§ TEXTE DE L'EXERCICE
:::::
Il n’y a pas qu’en périphérie des grands centres que la valeur des terres agricoles a bondi. Ici aussi, au Bas-Saint-Laurent, l’augmentation frise les 200 % par endroits depuis dix ans. « Des solutions sont nécessaires », de l’avis du nouveau président de l’Association de la relève agricole du Bas-Saint-Laurent (ARABSL).
Cédric St-Pierre est président de l’ARABSL depuis février dernier. Au moment même où il accédait à la présidence de l’Association, La Presse rapportait que la valeur moyenne des terres agricoles avait bondi de 248 % au cours des dix dernières années au Québec. « On a acheté une terre voisine de la nôtre, il y a trois ans. On l’a payée 3000 $ l’acre. Dix ans auparavant, elle s’était vendue 1000 $ l’acre », illustre le nouveau président.
Relève en production porcine et laitière à Saint-Valérien près de Rimouski, Cédric St-Pierre est actuellement en processus de transfert d’entreprise agricole. Toujours en attente de l’évaluation du prix de la ferme dont il se portera acquéreur, il ne se raconte pas d’histoires concernant le coût des terres, « autour de 2000 $ l’acre, en moyenne, dans le secteur de Rimouski », selon les données qu’il rapporte de la Financière agricole du Québec. Au Kamouraska, où les terres sont réputées être parmi les meilleures au Bas-Saint-Laurent, il avoue avoir entendu des 5000 à 6000 $ l’acre. « Ça demeure dans les prix les plus bas au Québec, mais on est quand même impacté par de grosses augmentations », dit-il.
:::::
§ SEGMENT DE DONNÉES
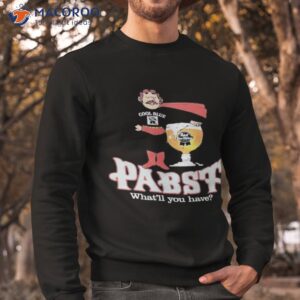 pabst cool blue whatll you have shirt sweatshirt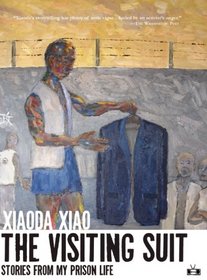 The Visiting Suit: Stories From My Prison Life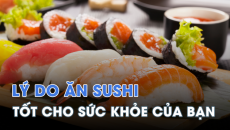 Lợi ích của việc ăn sushi đúng cách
:::::
§ EXERCICES À RÉALISER
[A] D'après le texte sur le prix des terres agricoles, quelle hausse de la valeur moyenne des terres agricoles au Québec sur dix ans La Presse a-t-elle rapportée ?
[B] Dans le texte sur le prix des terres agricoles, reproduisez à l'identique le passage qui s'ouvre sur les mots contenant « Il n’y a pas » et se ferme sur « le nouveau président. ».

§ CORRIGÉ DES EXERCICES
[A] Une hausse de 248 %.

[B]
Il n’y a pas qu’en périphérie des grands centres que la valeur des terres agricoles a bondi. Ici aussi, au Bas-Saint-Laurent, l’augmentation frise les 200 % par endroits depuis dix ans. « Des solutions sont nécessaires », de l’avis du nouveau président de l’Association de la relève agricole du Bas-Saint-Laurent (ARABSL).
Cédric St-Pierre est président de l’ARABSL depuis février dernier. Au moment même où il accédait à la présidence de l’Association, La Presse rapportait que la valeur moyenne des terres agricoles avait bondi de 248 % au cours des dix dernières années au Québec. « On a acheté une terre voisine de la nôtre, il y a trois ans. On l’a payée 3000 $ l’acre. Dix ans auparavant, elle s’était vendue 1000 $ l’acre », illustre le nouveau président.